Namely, discipleship has more in common with growing a tree than microwaving chicken nuggets.
“Go and make disciples” takes so. much. time, whether in Baltimore or Beijing. Profound change unfolds one leaf at a time, fed and pruned through seasons rainy and dry—especially when seeking to empower nationals rather than foster dependence.
Behind every world-changing Christian is someone who’s authentically modeled Jesus in all the boring and exhilarating moments.
Wrestling generational patterns of poverty, especially, feels downright discouraging—like our pregnant national friend who, for reasons of poverty, wanted to end her pregnancy. We had them over for dinner, talked about business planning and gently encouraged them spiritually.
Were there eternal results? I don’t know.
Thomas Merton writes,
“Do not depend on hope of results.
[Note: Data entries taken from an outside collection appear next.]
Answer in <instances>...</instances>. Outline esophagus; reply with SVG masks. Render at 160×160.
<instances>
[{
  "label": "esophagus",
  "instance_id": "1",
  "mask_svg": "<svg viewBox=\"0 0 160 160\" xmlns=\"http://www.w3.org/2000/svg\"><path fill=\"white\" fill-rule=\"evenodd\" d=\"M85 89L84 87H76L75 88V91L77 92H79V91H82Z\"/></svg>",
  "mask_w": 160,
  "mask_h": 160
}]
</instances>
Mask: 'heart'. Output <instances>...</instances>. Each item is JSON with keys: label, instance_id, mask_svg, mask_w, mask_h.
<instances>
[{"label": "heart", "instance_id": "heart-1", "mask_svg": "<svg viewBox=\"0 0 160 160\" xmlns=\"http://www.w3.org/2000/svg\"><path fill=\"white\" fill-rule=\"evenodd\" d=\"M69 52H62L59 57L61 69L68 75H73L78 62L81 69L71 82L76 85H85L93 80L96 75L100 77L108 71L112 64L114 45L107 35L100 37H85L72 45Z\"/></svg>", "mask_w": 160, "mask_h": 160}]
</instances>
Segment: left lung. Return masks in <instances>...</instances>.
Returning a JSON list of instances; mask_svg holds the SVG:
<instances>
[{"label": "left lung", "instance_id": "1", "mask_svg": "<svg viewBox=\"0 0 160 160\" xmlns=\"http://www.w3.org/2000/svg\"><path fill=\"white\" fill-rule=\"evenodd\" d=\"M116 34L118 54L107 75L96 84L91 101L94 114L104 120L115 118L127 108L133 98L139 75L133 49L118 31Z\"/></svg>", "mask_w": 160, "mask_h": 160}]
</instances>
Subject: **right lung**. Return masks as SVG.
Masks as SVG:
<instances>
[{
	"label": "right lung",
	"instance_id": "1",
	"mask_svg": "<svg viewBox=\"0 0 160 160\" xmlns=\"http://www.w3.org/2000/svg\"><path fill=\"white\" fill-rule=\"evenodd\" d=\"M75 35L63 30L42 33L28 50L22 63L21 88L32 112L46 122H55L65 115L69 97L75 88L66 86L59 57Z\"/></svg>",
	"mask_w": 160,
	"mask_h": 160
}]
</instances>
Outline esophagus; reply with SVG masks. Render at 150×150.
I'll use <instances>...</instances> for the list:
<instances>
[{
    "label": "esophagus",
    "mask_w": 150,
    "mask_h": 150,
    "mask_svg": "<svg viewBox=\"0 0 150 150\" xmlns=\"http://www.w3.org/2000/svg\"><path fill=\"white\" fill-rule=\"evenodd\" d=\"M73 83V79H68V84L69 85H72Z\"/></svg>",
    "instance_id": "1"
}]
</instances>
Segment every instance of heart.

You may have to face the fact that your work will be apparently worthless and even achieve no results at all, if not perhaps results opposite… All the good that you will do will not come from you but from the fact that you have allowed yourself, in the obedience of faith, to be used by God’s love.”
Put another way, “The only thing that counts is faith expressing itself through love” (Galatians 5:6).
In C.S. Lewis’ The Great Divorce, the narrator encounters “one of the great ones” in heaven. Though she was unheard of to him on earth he witnesses the now “unbearable beauty of her face.”
Her significance, Lewis illustrates, is that she loved well — as if each person encountered was her own child. It’s that kind of love that changes the world over and over again, however slowly.
God’s sovereignty helped me walk down the street past every deteriorating shack with a child peeking through, every burqua wrapping a soul.
I find hope in the bookends of our God-sized Commission: “All authority in heaven and on earth has been given to me. Therefore go… surely I am with you always, to the very end of the age.” (Matthew 28:18-19, 20).
In what particular situation is it hard to trust God’s timing right now?
I’ve prayed for three years for signs that my son’s heart will be fully God’s. I see green shoots…but not the results I long for—and the stakes feel high.